Originally from Clare, Ailbhe Ní Bhriain has a BA in Fine Art from Crawford College of Art, Cork (2000), an MFA from the Royal College of Art, London (2004) and a practice-based PhD from Kingston University, London (2008). She is represented by Domobaal Gallery, London and her practice combines film, photography and installation to conjure images of dreamlike hybridity.
Created with CGI and collage, her work reimagines archetypal sites of cultural, religious or scientific significance through the lens of a destabilised future. Viewers are invited into a world where diverse histories and systems of belief exist in a shared state of aftermath that is defined by a sense of quiet estrangement. Each work is an amalgam of multiple technical elements – live action location footage, computer generated 3D-modelled imagery, green screen video, stop motion animation and gaming technology – brought together to form slow, durational films that are increasingly cinematic in scope. Photography and installation play an increasingly important role in the work, extending the central motifs of the film work into new material and pictorial connections.

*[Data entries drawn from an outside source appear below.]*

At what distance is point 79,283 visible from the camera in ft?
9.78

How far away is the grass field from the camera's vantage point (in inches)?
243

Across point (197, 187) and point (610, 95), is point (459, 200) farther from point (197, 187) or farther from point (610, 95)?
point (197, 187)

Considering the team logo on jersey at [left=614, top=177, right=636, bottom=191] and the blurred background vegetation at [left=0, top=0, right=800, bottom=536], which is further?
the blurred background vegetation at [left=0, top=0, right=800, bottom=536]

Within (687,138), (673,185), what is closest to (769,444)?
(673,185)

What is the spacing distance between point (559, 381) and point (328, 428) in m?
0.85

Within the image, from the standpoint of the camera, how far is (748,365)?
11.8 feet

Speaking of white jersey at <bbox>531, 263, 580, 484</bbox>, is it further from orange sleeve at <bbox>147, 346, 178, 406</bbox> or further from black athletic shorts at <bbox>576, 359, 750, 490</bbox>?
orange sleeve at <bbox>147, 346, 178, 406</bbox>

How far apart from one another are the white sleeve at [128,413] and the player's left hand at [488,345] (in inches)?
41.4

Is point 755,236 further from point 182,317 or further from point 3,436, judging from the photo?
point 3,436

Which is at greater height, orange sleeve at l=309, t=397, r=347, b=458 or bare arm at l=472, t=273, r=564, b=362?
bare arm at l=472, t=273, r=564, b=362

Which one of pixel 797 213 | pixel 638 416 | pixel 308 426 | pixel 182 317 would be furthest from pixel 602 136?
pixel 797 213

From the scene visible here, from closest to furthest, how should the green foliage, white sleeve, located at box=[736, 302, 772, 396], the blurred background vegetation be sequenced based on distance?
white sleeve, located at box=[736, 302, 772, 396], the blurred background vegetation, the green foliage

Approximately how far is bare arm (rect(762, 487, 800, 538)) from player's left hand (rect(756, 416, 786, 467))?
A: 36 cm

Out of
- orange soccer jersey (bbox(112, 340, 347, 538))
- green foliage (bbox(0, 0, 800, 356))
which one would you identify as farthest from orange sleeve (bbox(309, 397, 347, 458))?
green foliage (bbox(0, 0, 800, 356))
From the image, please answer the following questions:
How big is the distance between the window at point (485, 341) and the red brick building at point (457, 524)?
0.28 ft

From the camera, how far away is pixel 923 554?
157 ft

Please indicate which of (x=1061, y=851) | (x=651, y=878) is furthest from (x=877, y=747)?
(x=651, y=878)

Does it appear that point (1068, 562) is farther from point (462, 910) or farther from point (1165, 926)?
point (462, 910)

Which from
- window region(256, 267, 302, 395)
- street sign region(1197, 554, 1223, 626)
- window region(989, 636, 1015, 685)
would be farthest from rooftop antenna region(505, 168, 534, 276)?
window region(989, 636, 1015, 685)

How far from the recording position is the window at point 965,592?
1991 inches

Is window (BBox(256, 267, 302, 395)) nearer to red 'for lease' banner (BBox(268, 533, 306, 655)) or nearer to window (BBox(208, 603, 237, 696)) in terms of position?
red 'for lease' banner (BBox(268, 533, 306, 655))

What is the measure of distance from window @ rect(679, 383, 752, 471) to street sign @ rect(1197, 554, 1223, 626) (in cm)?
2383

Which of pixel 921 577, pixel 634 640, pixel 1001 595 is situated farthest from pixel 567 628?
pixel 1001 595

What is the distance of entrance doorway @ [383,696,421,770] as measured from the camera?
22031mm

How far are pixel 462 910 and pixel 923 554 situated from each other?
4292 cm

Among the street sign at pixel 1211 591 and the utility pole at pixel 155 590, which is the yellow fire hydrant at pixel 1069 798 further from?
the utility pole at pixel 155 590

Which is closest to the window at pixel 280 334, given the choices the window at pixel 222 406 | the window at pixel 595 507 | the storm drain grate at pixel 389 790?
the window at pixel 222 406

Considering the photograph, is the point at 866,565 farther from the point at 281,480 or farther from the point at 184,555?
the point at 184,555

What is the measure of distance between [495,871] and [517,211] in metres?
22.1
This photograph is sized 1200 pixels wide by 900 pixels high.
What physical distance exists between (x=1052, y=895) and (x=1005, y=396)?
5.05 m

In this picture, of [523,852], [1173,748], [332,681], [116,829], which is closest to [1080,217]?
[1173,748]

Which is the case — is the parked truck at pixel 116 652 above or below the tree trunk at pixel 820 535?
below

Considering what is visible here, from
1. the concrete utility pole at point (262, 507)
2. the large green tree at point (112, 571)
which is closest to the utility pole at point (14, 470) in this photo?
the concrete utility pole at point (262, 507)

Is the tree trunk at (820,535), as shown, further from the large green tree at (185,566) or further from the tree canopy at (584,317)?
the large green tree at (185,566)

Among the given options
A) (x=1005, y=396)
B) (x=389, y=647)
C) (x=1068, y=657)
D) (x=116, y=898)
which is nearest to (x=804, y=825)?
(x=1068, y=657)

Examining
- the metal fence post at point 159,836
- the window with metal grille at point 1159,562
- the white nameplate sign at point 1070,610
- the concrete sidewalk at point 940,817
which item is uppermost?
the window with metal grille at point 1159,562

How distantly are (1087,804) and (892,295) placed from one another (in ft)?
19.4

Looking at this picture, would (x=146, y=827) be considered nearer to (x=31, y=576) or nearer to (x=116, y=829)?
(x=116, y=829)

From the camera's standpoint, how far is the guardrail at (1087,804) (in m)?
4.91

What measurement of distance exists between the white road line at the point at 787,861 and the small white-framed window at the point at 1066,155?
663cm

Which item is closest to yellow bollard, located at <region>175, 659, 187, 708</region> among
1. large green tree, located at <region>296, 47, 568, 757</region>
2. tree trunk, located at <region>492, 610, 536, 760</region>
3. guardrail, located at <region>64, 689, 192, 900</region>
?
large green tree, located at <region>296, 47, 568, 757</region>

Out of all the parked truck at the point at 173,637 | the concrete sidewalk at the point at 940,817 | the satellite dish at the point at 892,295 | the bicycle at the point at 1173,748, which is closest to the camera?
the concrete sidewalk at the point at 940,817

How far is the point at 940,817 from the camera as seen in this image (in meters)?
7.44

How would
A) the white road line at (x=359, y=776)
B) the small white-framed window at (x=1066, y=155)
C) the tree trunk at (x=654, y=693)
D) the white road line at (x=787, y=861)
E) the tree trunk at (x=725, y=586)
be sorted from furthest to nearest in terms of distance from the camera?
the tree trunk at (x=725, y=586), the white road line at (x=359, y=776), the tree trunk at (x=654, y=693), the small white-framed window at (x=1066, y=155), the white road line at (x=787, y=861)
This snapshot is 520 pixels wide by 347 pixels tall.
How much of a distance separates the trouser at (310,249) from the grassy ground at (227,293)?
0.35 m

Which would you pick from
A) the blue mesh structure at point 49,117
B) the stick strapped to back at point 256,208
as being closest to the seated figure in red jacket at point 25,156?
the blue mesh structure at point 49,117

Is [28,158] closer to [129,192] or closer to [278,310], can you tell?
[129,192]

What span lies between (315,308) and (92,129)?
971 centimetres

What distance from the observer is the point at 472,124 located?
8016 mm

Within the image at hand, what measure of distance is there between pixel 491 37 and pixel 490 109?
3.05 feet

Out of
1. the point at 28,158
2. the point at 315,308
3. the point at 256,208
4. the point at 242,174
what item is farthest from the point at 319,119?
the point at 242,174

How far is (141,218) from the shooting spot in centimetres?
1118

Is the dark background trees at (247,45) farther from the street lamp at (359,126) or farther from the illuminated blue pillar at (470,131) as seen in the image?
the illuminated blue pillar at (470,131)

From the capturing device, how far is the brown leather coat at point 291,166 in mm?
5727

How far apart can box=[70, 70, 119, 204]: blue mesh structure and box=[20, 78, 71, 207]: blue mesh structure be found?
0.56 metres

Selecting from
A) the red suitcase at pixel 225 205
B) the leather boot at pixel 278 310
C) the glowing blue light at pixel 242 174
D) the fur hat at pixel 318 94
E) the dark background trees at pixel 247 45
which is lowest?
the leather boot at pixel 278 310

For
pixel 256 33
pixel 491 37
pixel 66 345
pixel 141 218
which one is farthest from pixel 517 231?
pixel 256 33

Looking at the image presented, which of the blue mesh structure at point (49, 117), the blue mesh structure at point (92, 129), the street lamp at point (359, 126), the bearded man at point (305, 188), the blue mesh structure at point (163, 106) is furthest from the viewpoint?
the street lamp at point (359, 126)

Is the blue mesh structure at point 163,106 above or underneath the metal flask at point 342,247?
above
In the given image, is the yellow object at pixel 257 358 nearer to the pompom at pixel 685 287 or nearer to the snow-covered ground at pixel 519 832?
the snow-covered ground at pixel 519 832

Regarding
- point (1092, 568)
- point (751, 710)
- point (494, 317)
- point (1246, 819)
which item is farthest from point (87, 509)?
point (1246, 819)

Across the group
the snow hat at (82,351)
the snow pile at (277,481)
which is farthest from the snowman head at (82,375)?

Ailbhe Ní Bhriain applied for a Golden Fleece Award to invest in the material aspect of her practice, in particular Jacquard tapestry and bronze casting. The Jacquard loom is based on the use of binary code, and she plans to explore the backwards transition from the virtual to the tactile by working with Flanders Tapestries in Belgium. She will also explore bronze casting at Bronze Art Foundry, Dublin, casting hybrid objects from found, crafted and AI generated 3D-printed forms.